Николай скинул с кровати обмотанные портянками ноги на пол. Долго натягивал сапоги. Потом медленно, очень медленно поднял лицо к коменданту. Лицо царя, прежде такое приветливое и сияющее, все неистово заросло бородой и напоминало грозовую тучу.
– Ваши, – он подчеркнул это, – ваши солдаты всю ночь буянили. Что они праздновали? Свадьбу? Крестины?
Авдеев уже нагло смеялся.
– Скажите, а вы, гражданин полковник, никогда, в армейскую свою бытность, не веселились, не гуляли, не… кутили? Или, вы хотите сказать, вы никогда в жизни не пили водки? С мужчинами такое бывает.

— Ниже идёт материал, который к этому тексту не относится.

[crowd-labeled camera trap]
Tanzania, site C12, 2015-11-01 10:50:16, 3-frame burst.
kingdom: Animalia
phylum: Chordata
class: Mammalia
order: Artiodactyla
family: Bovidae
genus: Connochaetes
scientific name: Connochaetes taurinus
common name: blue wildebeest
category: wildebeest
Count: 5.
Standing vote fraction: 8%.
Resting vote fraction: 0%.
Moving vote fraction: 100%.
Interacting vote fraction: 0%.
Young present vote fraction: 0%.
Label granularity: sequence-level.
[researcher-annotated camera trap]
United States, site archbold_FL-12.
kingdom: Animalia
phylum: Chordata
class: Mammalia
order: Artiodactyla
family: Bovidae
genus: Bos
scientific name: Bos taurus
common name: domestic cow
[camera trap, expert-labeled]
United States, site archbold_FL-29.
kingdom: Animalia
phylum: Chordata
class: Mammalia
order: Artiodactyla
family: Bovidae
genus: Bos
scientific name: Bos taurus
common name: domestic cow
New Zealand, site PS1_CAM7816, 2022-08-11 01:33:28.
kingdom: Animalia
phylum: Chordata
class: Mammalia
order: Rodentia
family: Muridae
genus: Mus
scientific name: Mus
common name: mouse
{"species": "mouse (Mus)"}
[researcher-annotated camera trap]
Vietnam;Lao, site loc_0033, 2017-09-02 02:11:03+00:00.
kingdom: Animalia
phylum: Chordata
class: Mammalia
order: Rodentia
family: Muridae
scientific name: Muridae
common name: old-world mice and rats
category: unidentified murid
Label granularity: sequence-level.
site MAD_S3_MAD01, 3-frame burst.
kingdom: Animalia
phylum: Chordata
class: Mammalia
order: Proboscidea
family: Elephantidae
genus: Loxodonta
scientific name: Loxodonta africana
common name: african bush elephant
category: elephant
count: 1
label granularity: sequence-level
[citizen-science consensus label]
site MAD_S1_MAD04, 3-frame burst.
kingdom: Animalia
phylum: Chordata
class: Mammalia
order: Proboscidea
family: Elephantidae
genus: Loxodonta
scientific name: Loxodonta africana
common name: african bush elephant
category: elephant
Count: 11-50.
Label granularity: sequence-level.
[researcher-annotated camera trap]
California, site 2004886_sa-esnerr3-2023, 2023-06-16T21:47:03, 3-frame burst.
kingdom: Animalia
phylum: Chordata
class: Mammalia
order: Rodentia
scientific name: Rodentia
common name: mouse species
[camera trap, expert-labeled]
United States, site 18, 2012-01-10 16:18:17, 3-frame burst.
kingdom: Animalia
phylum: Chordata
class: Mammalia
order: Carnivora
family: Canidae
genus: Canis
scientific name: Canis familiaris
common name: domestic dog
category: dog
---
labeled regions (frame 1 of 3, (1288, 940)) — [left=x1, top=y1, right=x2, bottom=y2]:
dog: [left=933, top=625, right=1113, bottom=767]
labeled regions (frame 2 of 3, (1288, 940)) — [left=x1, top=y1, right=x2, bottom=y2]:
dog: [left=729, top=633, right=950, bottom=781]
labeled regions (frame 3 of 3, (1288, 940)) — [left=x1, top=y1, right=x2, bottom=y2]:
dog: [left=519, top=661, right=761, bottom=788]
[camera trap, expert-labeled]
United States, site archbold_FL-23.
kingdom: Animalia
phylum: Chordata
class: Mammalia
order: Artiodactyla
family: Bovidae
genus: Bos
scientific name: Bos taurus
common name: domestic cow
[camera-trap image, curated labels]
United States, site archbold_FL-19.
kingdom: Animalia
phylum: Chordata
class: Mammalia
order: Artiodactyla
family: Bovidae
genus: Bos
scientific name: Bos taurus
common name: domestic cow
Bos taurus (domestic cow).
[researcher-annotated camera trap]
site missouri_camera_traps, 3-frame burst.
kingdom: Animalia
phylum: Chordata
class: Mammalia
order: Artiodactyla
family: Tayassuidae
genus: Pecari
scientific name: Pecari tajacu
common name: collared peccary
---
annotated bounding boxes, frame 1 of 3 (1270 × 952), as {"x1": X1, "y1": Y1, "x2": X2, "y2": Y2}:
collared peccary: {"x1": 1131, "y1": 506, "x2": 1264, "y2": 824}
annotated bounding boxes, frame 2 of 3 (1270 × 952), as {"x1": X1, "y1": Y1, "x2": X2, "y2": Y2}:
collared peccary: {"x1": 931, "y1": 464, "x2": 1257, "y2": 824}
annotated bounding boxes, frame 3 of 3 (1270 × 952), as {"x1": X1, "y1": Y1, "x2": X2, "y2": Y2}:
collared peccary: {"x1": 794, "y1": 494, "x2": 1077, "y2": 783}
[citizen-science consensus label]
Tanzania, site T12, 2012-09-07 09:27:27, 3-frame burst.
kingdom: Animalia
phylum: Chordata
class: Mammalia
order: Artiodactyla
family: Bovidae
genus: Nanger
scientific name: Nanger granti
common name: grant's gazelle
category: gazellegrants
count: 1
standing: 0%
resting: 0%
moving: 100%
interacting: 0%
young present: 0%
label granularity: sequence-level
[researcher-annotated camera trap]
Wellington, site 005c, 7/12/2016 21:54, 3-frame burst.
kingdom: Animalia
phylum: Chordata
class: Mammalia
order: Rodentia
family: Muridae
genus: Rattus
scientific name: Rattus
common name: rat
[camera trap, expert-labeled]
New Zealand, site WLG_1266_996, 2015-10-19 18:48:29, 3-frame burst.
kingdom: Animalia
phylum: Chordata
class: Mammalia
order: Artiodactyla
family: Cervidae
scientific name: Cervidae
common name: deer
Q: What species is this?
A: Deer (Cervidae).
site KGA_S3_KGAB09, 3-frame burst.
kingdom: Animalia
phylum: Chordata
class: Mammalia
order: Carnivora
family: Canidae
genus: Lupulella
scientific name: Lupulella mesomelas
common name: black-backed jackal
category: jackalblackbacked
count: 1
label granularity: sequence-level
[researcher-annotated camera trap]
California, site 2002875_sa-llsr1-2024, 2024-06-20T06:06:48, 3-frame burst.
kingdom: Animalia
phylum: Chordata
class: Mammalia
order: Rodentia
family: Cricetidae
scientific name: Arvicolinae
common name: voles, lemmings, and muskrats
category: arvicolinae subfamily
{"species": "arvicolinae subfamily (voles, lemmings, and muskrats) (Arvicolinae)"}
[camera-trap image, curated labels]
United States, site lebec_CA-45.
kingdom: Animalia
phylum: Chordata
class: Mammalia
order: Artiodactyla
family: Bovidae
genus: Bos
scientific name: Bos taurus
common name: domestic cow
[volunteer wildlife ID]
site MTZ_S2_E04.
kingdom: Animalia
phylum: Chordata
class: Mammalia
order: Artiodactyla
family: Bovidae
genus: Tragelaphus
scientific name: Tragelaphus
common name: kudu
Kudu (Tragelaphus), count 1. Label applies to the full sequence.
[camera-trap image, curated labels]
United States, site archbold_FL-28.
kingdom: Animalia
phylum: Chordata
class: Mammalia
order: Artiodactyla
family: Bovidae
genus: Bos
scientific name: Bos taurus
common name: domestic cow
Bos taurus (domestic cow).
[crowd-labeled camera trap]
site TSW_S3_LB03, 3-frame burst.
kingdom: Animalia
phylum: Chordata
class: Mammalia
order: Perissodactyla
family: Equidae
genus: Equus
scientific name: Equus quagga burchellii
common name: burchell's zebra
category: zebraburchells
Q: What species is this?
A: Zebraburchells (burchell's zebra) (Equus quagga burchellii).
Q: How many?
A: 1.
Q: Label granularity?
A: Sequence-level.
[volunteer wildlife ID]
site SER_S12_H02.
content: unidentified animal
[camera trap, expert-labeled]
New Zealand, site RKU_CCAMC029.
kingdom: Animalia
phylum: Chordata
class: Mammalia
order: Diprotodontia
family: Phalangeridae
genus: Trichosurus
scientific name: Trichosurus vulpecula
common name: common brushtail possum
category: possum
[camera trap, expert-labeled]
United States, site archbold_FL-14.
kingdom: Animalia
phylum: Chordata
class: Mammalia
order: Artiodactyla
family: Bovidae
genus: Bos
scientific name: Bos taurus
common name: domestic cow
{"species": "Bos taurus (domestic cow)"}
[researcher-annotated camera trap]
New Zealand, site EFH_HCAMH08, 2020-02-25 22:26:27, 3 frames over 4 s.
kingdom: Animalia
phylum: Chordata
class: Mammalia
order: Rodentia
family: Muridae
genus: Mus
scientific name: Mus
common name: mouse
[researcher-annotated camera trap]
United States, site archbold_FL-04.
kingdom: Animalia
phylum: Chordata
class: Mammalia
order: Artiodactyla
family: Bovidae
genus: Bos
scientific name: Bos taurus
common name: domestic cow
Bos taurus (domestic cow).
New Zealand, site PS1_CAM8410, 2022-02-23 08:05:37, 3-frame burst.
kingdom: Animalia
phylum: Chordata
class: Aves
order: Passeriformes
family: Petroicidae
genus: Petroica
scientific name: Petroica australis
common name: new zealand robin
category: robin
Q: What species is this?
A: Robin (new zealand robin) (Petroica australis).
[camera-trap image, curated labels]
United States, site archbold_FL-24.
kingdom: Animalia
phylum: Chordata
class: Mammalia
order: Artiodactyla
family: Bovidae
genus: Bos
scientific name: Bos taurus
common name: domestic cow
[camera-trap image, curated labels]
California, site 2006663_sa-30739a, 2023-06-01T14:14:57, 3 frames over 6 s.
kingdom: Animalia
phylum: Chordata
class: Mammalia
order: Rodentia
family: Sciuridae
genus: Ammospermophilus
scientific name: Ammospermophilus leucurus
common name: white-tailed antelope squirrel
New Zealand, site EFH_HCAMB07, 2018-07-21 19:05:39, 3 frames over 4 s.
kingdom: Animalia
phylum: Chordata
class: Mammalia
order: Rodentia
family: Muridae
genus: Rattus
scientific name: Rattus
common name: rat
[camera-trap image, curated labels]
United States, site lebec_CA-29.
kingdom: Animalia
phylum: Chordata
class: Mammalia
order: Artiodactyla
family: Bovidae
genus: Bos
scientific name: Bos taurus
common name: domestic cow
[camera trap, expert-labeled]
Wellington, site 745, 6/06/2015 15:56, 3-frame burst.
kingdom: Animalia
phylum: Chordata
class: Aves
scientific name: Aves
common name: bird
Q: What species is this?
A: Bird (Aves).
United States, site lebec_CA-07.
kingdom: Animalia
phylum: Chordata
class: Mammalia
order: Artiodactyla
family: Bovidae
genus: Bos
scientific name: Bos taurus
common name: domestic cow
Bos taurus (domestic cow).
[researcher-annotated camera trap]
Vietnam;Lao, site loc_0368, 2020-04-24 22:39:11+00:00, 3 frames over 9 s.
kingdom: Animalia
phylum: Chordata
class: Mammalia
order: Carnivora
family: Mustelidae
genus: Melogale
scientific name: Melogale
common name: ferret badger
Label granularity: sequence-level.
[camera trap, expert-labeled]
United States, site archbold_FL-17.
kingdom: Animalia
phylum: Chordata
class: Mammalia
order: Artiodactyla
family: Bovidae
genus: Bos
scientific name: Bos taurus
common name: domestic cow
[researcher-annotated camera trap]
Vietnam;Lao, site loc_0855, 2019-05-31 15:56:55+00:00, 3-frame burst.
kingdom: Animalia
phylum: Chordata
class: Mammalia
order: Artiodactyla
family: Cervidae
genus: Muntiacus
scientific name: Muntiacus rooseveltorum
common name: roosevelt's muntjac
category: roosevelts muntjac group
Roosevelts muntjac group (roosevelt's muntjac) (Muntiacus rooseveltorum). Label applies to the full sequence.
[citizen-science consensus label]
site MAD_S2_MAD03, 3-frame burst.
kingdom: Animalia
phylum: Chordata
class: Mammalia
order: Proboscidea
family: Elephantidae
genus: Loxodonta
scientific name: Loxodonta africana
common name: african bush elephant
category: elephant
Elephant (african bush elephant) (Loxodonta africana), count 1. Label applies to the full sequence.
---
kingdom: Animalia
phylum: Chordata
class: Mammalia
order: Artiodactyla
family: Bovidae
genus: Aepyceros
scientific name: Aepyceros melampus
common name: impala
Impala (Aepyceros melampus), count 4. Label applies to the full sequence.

Царица так и стояла около зеркала. Вертела в руках пузырек с духами «Shypre» Франсуа Коти. Потом поставила духи на зеркальную тумбу, они зелено, алмазно отразились в зеркале; схватила кисти своего шелкового капота и стала нервно щипать их.
– Почему же нет. Я веселился. Но в тех местах, где рядом за стеной не спали.
– Ничего! Ведь перетерпели же? – весело крикнул Авдеев.
Авдеев понимал, что издевается над царями. И это доставляло ему ни с чем не сравнимую радость, даже счастье. Слесарь, он теперь распоряжался царской семьей! Вот как вознесла его жизнь! Когда она его еще так вознесет? Да, видимо, уже никогда. Значит, надо ловить этот миг удачи. И пусть неудачник трясется в рыданьях. А он – празднует! Это он сегодня празднует! Да каждый день с царями – как день рожденья; какое удовольствие их топтать, видеть, как глаза бывшей императрицы темнеют от ярости!